[Text section Boundary: Start]

Director: Audrius Stonys
Duration: 0:16
Year: 2001

Alone          

Film is about immeasurable loneliness of child, only loneliness and nothing more. Story was shoot without any manipulation means. Trip to prison, meeting, way home. That’s all. Movie is dealing with ethical problem and how deep into person’s pain we can interfere or a documentary can interfere.

Director: Audrius Stonys
Duration: 0:20
Year: 1995

Antigravitation

With this film, Audrius Stonys continues the theme of man's peripheral experiences. In Earth of the Blind, he tried to "see the unseen" with the help of a mix image and sound, while in Antigravitation using the camera to break the laws of gravity, giving the objective heavenly power of seeing from up above, and getting closer to an unhearthly experience. "How does the world seem from such heights? What keeps man between the heavens and the earth? How does everything seem from the roofs of the churches?" These are the questions that became the impetus for Stonys's film. 

Director: Valdas Navasaitis
Duration: 00:17
Year: 1992

Autumn Snow

"Autumn Snow" (Lith. Rudens sniegas) is an allegorical story about an eternal cycle of nature and life. The camera slowly captures the days in the village, its inhabitants and daily routine: livestock pasturing in the fields, a stray dog and a funeral procession walking towards the cemetery in the distance. Even death fails to disrupt the routine life of the village. And only the first autumn snow symbolically accompanies man during the final moments of his life.

[Text section Boundary: End]
[Extracted information Boundary: Start]

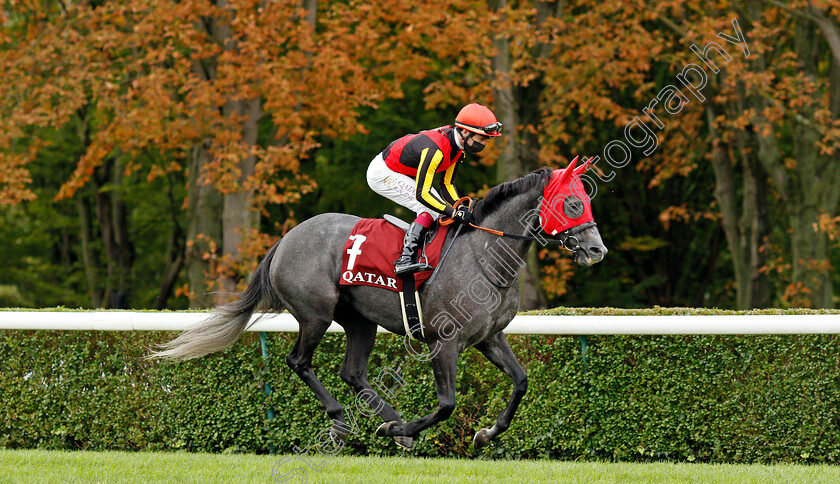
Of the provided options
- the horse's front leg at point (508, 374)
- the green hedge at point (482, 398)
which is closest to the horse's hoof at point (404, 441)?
the horse's front leg at point (508, 374)

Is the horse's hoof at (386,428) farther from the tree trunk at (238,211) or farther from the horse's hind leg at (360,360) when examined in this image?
the tree trunk at (238,211)

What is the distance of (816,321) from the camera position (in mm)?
5969

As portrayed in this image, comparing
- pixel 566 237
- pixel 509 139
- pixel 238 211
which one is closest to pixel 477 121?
pixel 566 237

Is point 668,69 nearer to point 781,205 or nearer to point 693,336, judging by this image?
point 781,205

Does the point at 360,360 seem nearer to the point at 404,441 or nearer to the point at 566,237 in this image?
the point at 404,441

[Extracted information Boundary: End]

Copy from the film descriptions the passage between "With this film, Audrius" and "for Stonys's film.", inclusive.

Solution below:
With this film, Audrius Stonys continues the theme of man's peripheral experiences. In Earth of the Blind, he tried to "see the unseen" with the help of a mix image and sound, while in Antigravitation using the camera to break the laws of gravity, giving the objective heavenly power of seeing from up above, and getting closer to an unhearthly experience. "How does the world seem from such heights? What keeps man between the heavens and the earth? How does everything seem from the roofs of the churches?" These are the questions that became the impetus for Stonys's film.